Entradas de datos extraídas

* * *

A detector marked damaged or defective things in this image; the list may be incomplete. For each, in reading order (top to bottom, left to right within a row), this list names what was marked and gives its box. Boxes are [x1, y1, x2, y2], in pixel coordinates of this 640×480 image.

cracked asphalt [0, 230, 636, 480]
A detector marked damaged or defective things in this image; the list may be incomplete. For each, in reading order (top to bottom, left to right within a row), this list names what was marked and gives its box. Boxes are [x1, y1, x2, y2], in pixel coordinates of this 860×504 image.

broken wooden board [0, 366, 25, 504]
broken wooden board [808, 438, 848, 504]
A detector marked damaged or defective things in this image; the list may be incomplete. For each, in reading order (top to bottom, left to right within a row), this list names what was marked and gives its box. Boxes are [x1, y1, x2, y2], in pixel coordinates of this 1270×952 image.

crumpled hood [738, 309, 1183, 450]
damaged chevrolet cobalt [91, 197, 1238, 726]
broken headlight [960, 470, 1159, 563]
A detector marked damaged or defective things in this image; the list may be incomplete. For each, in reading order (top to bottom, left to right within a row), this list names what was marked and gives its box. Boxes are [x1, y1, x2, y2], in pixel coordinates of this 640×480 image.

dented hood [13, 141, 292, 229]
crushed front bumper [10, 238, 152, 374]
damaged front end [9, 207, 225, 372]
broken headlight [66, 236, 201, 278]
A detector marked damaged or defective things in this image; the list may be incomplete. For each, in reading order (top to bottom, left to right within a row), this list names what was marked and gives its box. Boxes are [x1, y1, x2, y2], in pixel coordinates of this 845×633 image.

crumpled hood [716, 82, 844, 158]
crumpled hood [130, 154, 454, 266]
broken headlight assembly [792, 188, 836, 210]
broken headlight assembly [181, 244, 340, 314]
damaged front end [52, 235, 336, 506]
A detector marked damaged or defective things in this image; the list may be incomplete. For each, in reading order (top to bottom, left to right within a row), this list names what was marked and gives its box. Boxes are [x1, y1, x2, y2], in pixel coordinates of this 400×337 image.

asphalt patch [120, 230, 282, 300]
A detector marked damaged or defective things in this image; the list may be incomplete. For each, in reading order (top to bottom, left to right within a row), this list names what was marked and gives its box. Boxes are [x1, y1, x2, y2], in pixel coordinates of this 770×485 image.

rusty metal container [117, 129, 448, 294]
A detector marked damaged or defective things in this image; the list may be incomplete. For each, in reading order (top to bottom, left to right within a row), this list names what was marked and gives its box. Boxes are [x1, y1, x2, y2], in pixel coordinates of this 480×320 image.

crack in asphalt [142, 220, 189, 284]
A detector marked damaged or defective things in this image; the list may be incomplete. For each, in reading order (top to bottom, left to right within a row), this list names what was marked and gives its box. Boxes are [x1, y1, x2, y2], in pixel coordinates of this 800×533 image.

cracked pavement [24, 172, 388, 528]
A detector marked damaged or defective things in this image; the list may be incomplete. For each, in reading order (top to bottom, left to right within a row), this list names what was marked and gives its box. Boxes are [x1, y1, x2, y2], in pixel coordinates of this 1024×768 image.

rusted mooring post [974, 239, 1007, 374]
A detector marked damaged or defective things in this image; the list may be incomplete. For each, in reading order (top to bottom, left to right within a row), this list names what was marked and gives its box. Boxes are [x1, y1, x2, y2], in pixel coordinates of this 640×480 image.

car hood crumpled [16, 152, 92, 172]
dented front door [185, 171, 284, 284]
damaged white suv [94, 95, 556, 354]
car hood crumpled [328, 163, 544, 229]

* * *

> [ENUNCIADO]: Transcribe literalmente, sin alterar nada, todas las líneas de los registros anteriores.

> [SOLUCIÓN]:
A detector marked damaged or defective things in this image; the list may be incomplete. For each, in reading order (top to bottom, left to right within a row), this list names what was marked and gives its box. Boxes are [x1, y1, x2, y2], in pixel coordinates of this 640×480 image.

cracked asphalt [0, 230, 636, 480]
A detector marked damaged or defective things in this image; the list may be incomplete. For each, in reading order (top to bottom, left to right within a row), this list names what was marked and gives its box. Boxes are [x1, y1, x2, y2], in pixel coordinates of this 860×504 image.

broken wooden board [0, 366, 25, 504]
broken wooden board [808, 438, 848, 504]
A detector marked damaged or defective things in this image; the list may be incomplete. For each, in reading order (top to bottom, left to right within a row), this list names what was marked and gives its box. Boxes are [x1, y1, x2, y2], in pixel coordinates of this 1270×952 image.

crumpled hood [738, 309, 1183, 450]
damaged chevrolet cobalt [91, 197, 1238, 726]
broken headlight [960, 470, 1159, 563]
A detector marked damaged or defective things in this image; the list may be incomplete. For each, in reading order (top to bottom, left to right within a row), this list names what was marked and gives its box. Boxes are [x1, y1, x2, y2], in pixel coordinates of this 640×480 image.

dented hood [13, 141, 292, 229]
crushed front bumper [10, 238, 152, 374]
damaged front end [9, 207, 225, 372]
broken headlight [66, 236, 201, 278]
A detector marked damaged or defective things in this image; the list may be incomplete. For each, in reading order (top to bottom, left to right within a row), this list names what was marked and gives its box. Boxes are [x1, y1, x2, y2], in pixel coordinates of this 845×633 image.

crumpled hood [716, 82, 844, 158]
crumpled hood [130, 154, 454, 266]
broken headlight assembly [792, 188, 836, 210]
broken headlight assembly [181, 244, 340, 314]
damaged front end [52, 235, 336, 506]
A detector marked damaged or defective things in this image; the list may be incomplete. For each, in reading order (top to bottom, left to right within a row), this list names what was marked and gives its box. Boxes are [x1, y1, x2, y2], in pixel coordinates of this 400×337 image.

asphalt patch [120, 230, 282, 300]
A detector marked damaged or defective things in this image; the list may be incomplete. For each, in reading order (top to bottom, left to right within a row), this list names what was marked and gives its box. Boxes are [x1, y1, x2, y2], in pixel coordinates of this 770×485 image.

rusty metal container [117, 129, 448, 294]
A detector marked damaged or defective things in this image; the list may be incomplete. For each, in reading order (top to bottom, left to right within a row), this list names what was marked and gives its box. Boxes are [x1, y1, x2, y2], in pixel coordinates of this 480×320 image.

crack in asphalt [142, 220, 189, 284]
A detector marked damaged or defective things in this image; the list may be incomplete. For each, in reading order (top to bottom, left to right within a row), this list names what was marked and gives its box. Boxes are [x1, y1, x2, y2], in pixel coordinates of this 800×533 image.

cracked pavement [24, 172, 388, 528]
A detector marked damaged or defective things in this image; the list may be incomplete. For each, in reading order (top to bottom, left to right within a row), this list names what was marked and gives its box. Boxes are [x1, y1, x2, y2], in pixel coordinates of this 1024×768 image.

rusted mooring post [974, 239, 1007, 374]
A detector marked damaged or defective things in this image; the list may be incomplete. For each, in reading order (top to bottom, left to right within a row), this list names what was marked and gives its box. Boxes are [x1, y1, x2, y2], in pixel coordinates of this 640×480 image.

car hood crumpled [16, 152, 92, 172]
dented front door [185, 171, 284, 284]
damaged white suv [94, 95, 556, 354]
car hood crumpled [328, 163, 544, 229]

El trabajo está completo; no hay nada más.